Requirement: Every entry must be duplicated precisely as written.

Data in this exercise:
◆ ◆ ◆ ◆

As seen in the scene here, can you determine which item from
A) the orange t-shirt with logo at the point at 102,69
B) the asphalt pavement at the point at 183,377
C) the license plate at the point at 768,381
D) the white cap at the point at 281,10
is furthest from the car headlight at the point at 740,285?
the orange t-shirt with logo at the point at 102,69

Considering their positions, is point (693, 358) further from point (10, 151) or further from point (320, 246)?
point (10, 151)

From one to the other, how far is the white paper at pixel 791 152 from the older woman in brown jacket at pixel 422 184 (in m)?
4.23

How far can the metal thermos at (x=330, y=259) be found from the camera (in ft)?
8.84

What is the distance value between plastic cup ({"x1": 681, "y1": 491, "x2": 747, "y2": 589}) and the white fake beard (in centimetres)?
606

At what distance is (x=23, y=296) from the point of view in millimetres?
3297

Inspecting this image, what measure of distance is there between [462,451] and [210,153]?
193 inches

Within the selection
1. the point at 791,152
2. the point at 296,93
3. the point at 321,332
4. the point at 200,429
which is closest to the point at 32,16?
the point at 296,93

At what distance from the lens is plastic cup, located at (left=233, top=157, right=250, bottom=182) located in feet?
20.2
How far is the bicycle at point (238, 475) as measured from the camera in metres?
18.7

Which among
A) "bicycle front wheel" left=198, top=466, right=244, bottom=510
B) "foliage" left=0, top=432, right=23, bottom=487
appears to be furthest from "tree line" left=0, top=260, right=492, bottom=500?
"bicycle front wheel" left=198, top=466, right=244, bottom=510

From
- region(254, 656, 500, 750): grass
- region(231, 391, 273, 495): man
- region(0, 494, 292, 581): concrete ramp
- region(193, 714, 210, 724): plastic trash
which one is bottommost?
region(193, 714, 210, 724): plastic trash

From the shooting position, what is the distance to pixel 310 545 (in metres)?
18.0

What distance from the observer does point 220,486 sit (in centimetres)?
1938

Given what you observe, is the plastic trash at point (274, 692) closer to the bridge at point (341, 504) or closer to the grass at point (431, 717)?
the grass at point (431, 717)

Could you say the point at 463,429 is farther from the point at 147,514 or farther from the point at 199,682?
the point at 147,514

◆ ◆ ◆ ◆

Reply:
As seen in the scene here, can you determine which item from
A) the orange t-shirt with logo at the point at 102,69
B) the asphalt pavement at the point at 183,377
C) the license plate at the point at 768,381
D) the white cap at the point at 281,10
is furthest from the car headlight at the point at 740,285?
the orange t-shirt with logo at the point at 102,69

Considering their positions, is point (693, 358) further from point (10, 151) or further from point (320, 246)?
point (10, 151)

From one to the other, how far is the white paper at pixel 791 152 from the older woman in brown jacket at pixel 422 184 (in m)?
4.23

How far can the metal thermos at (x=330, y=259) be found from the camera (in ft)?
8.84

What is the distance value between plastic cup ({"x1": 681, "y1": 491, "x2": 747, "y2": 589}) and the white fake beard (in centimetres)?
606

At what distance is (x=23, y=296) from the point of view in millimetres?
3297

Inspecting this image, what measure of distance is there between [462,451] and [210,153]?
193 inches

Within the selection
1. the point at 791,152
2. the point at 296,93
3. the point at 321,332
4. the point at 200,429
which is closest to the point at 32,16?
the point at 296,93

At what distance from the lens is plastic cup, located at (left=233, top=157, right=250, bottom=182) located in feet?
20.2
How far is the bicycle at point (238, 475) as measured from the camera in metres?
18.7

Which among
A) "bicycle front wheel" left=198, top=466, right=244, bottom=510
B) "foliage" left=0, top=432, right=23, bottom=487
appears to be furthest from "tree line" left=0, top=260, right=492, bottom=500?
"bicycle front wheel" left=198, top=466, right=244, bottom=510

From
- region(254, 656, 500, 750): grass
- region(231, 391, 273, 495): man
- region(0, 494, 292, 581): concrete ramp
- region(193, 714, 210, 724): plastic trash
which one is bottommost?
region(193, 714, 210, 724): plastic trash

From the shooting position, what is the distance to pixel 310 545 (in metres)?
18.0

What distance from the observer does point 220,486 sit (in centimetres)?
1938

Given what you observe, is the plastic trash at point (274, 692) closer to the bridge at point (341, 504) or closer to the grass at point (431, 717)?
the grass at point (431, 717)

Could you say the point at 463,429 is farther from the point at 147,514 or farther from the point at 199,682?
the point at 147,514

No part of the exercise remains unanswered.